==== 読む本文 ====

In [1]:
import heapq
from collections import Counter

# ノード定義
class Node:
    def __init__(self, char=None, freq=0):
        self.char = char
        self.freq = freq
        self.left = None
        self.right = None

    def __lt__(self, other):
        return self.freq < other.freq

# ハフマン木を構築
def build_huffman_tree(text):
    freq = Counter(text)
    heap = [Node(char, f) for char, f in freq.items()]
    heapq.heapify(heap)

    while len(heap) > 1:
        left = heapq.heappop(heap)
        right = heapq.heappop(heap)
        merged = Node(freq=left.freq + right.freq)
        merged.left = left
        merged.right = right
        heapq.heappush(heap, merged)

    return heap[0]

# ハフマン符号の辞書を作成
def build_codes(node, prefix='', code_map=None):
    if code_map is None:
        code_map = {}
    if node.char is not None:
        code_map[node.char] = prefix
    else:
        build_codes(node.left, prefix + '0', code_map)
        build_codes(node.right, prefix + '1', code_map)
    return code_map

# エンコード
def huffman_encode(text, code_map):
    return ''.join(code_map[char] for char in text)

# デコード
def huffman_decode(encoded_text, tree):
    decoded = []
    node = tree
    for bit in encoded_text:
        node = node.left if bit == '0' else node.right
        if node.char is not None:
            decoded.append(node.char)

==== 処理対象レコード ====

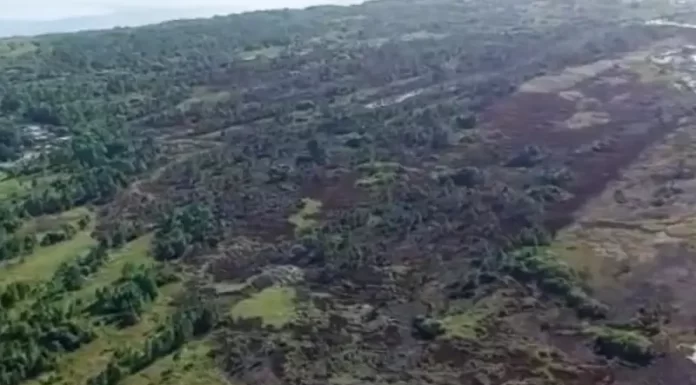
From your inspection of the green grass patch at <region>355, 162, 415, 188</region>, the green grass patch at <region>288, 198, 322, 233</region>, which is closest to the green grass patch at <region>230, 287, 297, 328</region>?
the green grass patch at <region>288, 198, 322, 233</region>

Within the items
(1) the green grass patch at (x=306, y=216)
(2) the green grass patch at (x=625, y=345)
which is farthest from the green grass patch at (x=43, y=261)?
(2) the green grass patch at (x=625, y=345)

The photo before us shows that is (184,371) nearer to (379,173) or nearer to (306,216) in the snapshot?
(306,216)

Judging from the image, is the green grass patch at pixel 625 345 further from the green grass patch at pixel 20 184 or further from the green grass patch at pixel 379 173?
the green grass patch at pixel 20 184

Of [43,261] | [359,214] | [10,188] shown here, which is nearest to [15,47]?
[10,188]

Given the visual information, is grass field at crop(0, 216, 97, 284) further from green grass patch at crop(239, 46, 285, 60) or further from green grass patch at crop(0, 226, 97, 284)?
green grass patch at crop(239, 46, 285, 60)

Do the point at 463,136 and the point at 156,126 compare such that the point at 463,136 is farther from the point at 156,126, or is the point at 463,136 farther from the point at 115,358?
the point at 115,358
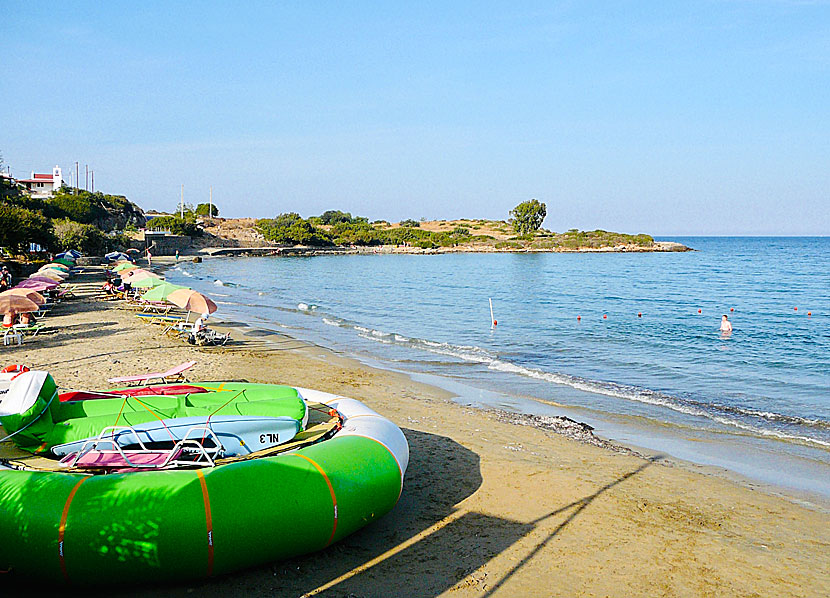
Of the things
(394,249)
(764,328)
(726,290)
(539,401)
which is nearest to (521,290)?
(726,290)

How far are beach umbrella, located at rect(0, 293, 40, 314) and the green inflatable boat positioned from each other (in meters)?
10.5

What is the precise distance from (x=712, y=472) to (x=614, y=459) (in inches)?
54.7

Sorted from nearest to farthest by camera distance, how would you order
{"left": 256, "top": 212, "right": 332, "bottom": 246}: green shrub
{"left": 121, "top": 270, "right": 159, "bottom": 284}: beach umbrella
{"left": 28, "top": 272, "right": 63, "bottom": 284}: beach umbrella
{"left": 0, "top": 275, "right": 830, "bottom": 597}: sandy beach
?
{"left": 0, "top": 275, "right": 830, "bottom": 597}: sandy beach, {"left": 121, "top": 270, "right": 159, "bottom": 284}: beach umbrella, {"left": 28, "top": 272, "right": 63, "bottom": 284}: beach umbrella, {"left": 256, "top": 212, "right": 332, "bottom": 246}: green shrub

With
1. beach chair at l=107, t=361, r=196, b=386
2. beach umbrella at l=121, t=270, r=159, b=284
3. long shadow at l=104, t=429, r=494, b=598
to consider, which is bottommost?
long shadow at l=104, t=429, r=494, b=598

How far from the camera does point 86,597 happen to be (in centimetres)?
545

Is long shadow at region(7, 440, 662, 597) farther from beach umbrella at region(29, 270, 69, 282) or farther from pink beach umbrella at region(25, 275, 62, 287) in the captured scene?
beach umbrella at region(29, 270, 69, 282)

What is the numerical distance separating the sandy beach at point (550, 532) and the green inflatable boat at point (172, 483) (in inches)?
16.7

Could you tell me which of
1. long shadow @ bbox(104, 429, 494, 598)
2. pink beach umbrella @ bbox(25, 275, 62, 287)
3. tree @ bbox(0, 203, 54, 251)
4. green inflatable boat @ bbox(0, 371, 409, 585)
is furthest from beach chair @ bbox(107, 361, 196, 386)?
tree @ bbox(0, 203, 54, 251)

====

課題一覧 ::
[a] レコードのうち、「Is long shadow」を含む行からレコードの末尾までを、一字一句変えずに抜き出してください。
[b] ハフマン符号のPythonコードを、途切れている箇所の次から書き継いでください。

想定解答 ::
[a]
Is long shadow at region(7, 440, 662, 597) farther from beach umbrella at region(29, 270, 69, 282) or farther from pink beach umbrella at region(25, 275, 62, 287) in the captured scene?
beach umbrella at region(29, 270, 69, 282)

What is the numerical distance separating the sandy beach at point (550, 532) and the green inflatable boat at point (172, 483) (in inches)?
16.7

Could you tell me which of
1. long shadow @ bbox(104, 429, 494, 598)
2. pink beach umbrella @ bbox(25, 275, 62, 287)
3. tree @ bbox(0, 203, 54, 251)
4. green inflatable boat @ bbox(0, 371, 409, 585)
is furthest from beach chair @ bbox(107, 361, 196, 386)?
tree @ bbox(0, 203, 54, 251)

[b]
            node = tree
    return ''.join(decoded)

# ハフマン木をテキスト形式で可視化
def print_tree(node, indent=''):
    if node is None:
        return
    if node.char is not None:
        print(f"{indent}└─'{node.char}' ({node.freq})")
    else:
        print(f"{indent}└─* ({node.freq})")
        print_tree(node.left, indent + '    ')
        print_tree(node.right, indent + '    ')

# メイン処理
if __name__ == '__main__':
    text = "huffman coding example"
    print("元の文字列:", text)

    tree = build_huffman_tree(text)
    code_map = build_codes(tree)
    
    encoded = huffman_encode(text, code_map)
    decoded = huffman_decode(encoded, tree)

    print("\nハフマン符号:")
    for char in sorted(code_map):
        print(f"'{char}': {code_map[char]}")
    
    print("\nエンコード結果:")
    print(encoded)

    print("\nデコード結果:")
    print(decoded)

    print("\nハフマン木:")
    print_tree(tree)


元の文字列: huffman coding example

ハフマン符号:
' ': 1011
'a': 1100
'c': 0001
'd': 11100
'e': 001
'f': 1010
'g': 0110
'h': 0000
'i': 0111
'l': 11111
'm': 100
'n': 010
'o': 11110
'p': 11010
'u': 11101
'x': 11011

エンコード結果:
0000111011010101010011000101011000111110111000111010011010110011101111001001101011111001

デコード結果:
huffman coding example

ハフマン木:
└─* (22)
    └─* (8)
        └─* (4)
            └─* (2)
                └─'h' (1)
                └─'c' (1)
            └─'e' (2)
        └─* (4)
            └─'n' (2)
            └─* (2)
                └─'g' (1)
                └─'i' (1)
    └─* (14)
        └─* (6)
            └─'m' (2)
            └─* (4)
                └─'f' (2)
                └─' ' (2)
        └─* (8)
            └─* (4)
                └─'a' (2)
                └─* (2)
                    └─'p' (1)
                    └─'x' (1)
            └─* (4)
                └─* (2)
                    └─'d' (1)
                    └─'u' (1)
                └─* (2)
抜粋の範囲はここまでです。